SOLR-17855: Remove Dropwizard dependency from core#4404
Conversation
mlbiscoc
left a comment
There was a problem hiding this comment.
There are a few things to note:
- The
OVERSEERSTATUSapi no longer including rates, percentiles and timing information. Only requests and error info. If we still care about this overseer info, I can properly collect to OTEL and have it exposed via our metrics api and OTLP instead. - Dropwizard
metrics-core:3.2.5is still being pulled in places where we embed ZooKeeper which is Solrs testing framework.
dsmiley
left a comment
There was a problem hiding this comment.
Note that Solr has RTimer, which maybe might be an adequate substitute in some places where you removed stuff completely?

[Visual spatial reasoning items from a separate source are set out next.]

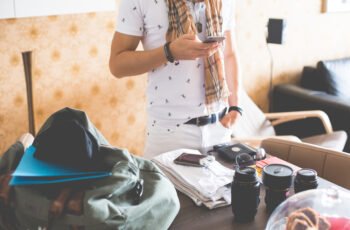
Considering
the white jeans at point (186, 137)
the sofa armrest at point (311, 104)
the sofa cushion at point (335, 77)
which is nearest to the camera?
the white jeans at point (186, 137)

I'm okay with losing some metrics relating to the Overseer. Someone can invest in bringing it back if they so please. I'm more okay with this, I admit, because I want folks to disable the Overseer instead ;-)
It'll be very necessary to add to major-changes-in-solr-10.adoc here on metrics that have disappeared.
| scheduledExecutor.shutdown(); | ||
| } else { | ||
| log(meter.getCount() + " docs at " + meter.getMeanRate() + " doc/s"); | ||
| double rate = count / ((System.nanoTime() - meterStartNanos) / 1e9); |
There was a problem hiding this comment.
I'd prefer to see something that requires less trust in the time math as a code reviewer... like some JDK API calls to produce a readable equivalent.
There was a problem hiding this comment.
if we wanted to bring back such timings, I'd rather it be done with annotations similar to tracing @WithSpan. Alas, OTEL has no metric equivalent, which would be for something more light-weight that isn't span-worthy. I think talking to ZK is span-worthy as it's another process/system, albeit it's so fast that someone would typically prefer to disable such. Ideally Spans would have levels like logging but they don't; people have proposed it. I did see this interesting development, which is somewhat related as it allows disabling spans for an entire "scope".
|
@mlbiscoc I think we may be able to elminate JettySolrRunnerWithMetrics as well... I poked around and it appears that it is no longer used in testing, it exists for two classes, but isn't actively used in the asserts, it just sits there... I played around a bit and got this patch file: |
I took a look and applied it to this PR. I think it's worth adding. The jetty metrics were essentially a no-op in 10 at this point anyways. |
| @@ -0,0 +1,9 @@ | |||
| title: Remove Dropwizard Metrics as a direct Solr dependency. The `OVERSEERSTATUS` response no longer includes per-operation timing metrics or queue stats; success/error counts are preserved. | |||
There was a problem hiding this comment.
We can also advise that tracing is a substitute for per-operation metrics.
| } | ||
|
|
||
| private static void logIndexingRate(long docCount, long startNanos) { | ||
| long elapsedMs = TimeUnit.NANOSECONDS.toMillis(System.nanoTime() - startNanos); |
There was a problem hiding this comment.
as we're logging at docs per SECOND, why convert to milliseconds at an intermediate step? It's okay if we round to a whole number... docs/sec should be rather high anyway. It's also okay if you want to add a fraction.
|
|
||
| ==== Overseer Status Metrics Removed | ||
|
|
||
| The `OVERSEERSTATUS` Collection API response no longer includes per-operation timing metrics but per-operation `requests` and `errors` counts still exist. |
There was a problem hiding this comment.
mention that OTEL tracing can be used to get similar information indirectly
https://issues.apache.org/jira/browse/SOLR-17855
After migration to OTEL, dropwizard metrics are not used anymore for metrics collection but there were still a few references to it in solr-core. This removes those dropwizard instruments so we can get rid of the dependency from core but it is still needed in test-framework where we embed zookeeper.